The anteroom smelled of coffee. Though she hated the flavor herself with the exception of its subtler, more innocent presence in ice cream and the like, it consoled her as familiar. Alan giggled somewhere behind her, probing all through her viscera in a way that physical touch never could. Who
was this man?
"Right this way..."
And there he was, sitting at a grand mahogany desk with the metal sky as his backdrop. Soft music came from somewhere, strings and organ. It sounded classical. Elegant. Reminiscent of a time that no one understood. But enough of that. It had happened before her lifetime anyway. Why dwell on it?
...Why dwell on it?
Somehow Alan was there suddenly-- there behind Rosewater-- and he whispered something inaudible in his ear.
"Good afternoon, Miss... Xel. Take a seat."

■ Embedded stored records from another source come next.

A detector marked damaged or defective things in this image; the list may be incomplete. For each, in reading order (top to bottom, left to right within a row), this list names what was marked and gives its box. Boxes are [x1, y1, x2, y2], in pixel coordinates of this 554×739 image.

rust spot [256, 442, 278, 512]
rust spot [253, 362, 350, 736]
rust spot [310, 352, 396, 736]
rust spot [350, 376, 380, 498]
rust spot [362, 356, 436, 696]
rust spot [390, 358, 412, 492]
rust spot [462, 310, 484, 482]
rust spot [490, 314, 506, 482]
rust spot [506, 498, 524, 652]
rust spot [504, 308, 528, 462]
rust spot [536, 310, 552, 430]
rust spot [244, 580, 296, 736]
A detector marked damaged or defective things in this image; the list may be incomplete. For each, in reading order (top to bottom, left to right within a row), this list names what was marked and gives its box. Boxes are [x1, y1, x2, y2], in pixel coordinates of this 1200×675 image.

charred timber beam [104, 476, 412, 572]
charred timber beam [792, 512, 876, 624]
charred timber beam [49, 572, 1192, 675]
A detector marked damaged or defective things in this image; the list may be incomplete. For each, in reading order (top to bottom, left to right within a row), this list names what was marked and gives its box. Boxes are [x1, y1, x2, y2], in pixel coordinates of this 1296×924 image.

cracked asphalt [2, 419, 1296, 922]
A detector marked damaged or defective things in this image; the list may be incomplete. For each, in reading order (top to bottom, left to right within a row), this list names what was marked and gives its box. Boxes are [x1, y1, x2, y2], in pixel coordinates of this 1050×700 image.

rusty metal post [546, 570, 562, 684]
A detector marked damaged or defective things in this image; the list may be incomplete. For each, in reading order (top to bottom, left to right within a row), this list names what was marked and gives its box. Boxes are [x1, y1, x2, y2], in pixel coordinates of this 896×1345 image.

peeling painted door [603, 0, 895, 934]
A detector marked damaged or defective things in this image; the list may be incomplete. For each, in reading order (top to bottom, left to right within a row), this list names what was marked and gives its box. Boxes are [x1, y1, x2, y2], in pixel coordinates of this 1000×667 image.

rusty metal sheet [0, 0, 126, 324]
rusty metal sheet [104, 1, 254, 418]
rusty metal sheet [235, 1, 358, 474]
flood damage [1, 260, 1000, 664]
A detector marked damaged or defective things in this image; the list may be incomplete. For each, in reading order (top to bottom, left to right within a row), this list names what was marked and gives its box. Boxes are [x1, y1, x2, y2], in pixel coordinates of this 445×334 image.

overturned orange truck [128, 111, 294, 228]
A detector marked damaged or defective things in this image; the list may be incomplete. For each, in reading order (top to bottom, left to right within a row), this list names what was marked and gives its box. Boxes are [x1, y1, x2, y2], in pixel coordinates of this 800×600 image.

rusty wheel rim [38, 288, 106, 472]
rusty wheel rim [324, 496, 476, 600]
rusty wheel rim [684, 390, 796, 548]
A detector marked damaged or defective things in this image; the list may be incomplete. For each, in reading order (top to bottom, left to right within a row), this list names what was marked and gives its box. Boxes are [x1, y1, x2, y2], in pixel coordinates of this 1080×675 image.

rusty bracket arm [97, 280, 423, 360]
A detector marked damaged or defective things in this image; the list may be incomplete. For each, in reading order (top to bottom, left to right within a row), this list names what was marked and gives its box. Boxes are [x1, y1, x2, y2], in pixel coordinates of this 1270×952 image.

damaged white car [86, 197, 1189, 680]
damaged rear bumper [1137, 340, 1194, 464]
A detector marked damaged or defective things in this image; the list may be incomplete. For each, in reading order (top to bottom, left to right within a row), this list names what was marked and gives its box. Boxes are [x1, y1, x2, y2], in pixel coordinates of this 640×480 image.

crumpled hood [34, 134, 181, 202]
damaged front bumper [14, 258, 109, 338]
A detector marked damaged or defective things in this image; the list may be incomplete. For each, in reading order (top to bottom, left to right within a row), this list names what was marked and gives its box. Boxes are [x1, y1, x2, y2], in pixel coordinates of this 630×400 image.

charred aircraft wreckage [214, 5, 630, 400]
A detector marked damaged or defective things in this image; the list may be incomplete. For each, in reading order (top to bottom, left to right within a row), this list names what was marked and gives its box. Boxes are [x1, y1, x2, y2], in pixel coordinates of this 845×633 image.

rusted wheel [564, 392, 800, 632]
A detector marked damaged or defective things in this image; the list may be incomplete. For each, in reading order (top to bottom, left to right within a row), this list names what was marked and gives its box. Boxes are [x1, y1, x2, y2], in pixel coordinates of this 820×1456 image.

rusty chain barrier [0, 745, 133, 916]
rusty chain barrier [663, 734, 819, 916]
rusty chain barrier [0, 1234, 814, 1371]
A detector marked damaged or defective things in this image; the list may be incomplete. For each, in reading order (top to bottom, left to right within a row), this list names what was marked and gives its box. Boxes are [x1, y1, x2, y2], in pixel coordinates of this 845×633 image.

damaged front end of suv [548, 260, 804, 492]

A small red thing sat next at the corner of the desk: a tomato, soft and filled with pulp ready to explode through its thin surface. Alan took it in his human left hand and tore without warning through its fragile skin with his teeth so no one could tell where his lips ended and the tomato began. Xel jarred herself into movement after a second or two of staring and did as she was told.
Rosewater reclined back in his chair. "So you want to become my secretary. You're quite young. Do you really think you have the experience for this job?"
Xel struggled to ignore the sticky sounds of feasting from the corner. Her eyes turned down at one of the desk's legs, then back up again. "I was told that your old secretary was only 26... I'm not much younger than that... I think there's a point at which age and experience don't completely rely on one another. I think that--" She paused to take a breath, distracted by what was either Alan's hum of satisfaction or a noise of amusement at her appeal. "I think that as long as someone's willing to give whatever's needed to an important cause, age shouldn't even have to factor in. It's a matter of will, sir."
A dark eyebrow arched up on the man's noble, sloping forehead, and he interlaced his fingers interestedly. "Will, you say? Tell me, Xel. What do you suppose fate has written in her book for us? For we of Paradigm City."
Taking confidence in the use of her new name, a little excitement flared in her breast. "Well... nothing, sir."
A chuckle erupted from Alan, stifled at the last minute. When she glanced over to him he was grinning in a way that she hadn't seen previously; an eager, sick kind of expectation that seized her inexplicably with a feeling not unlike vertigo for a short second.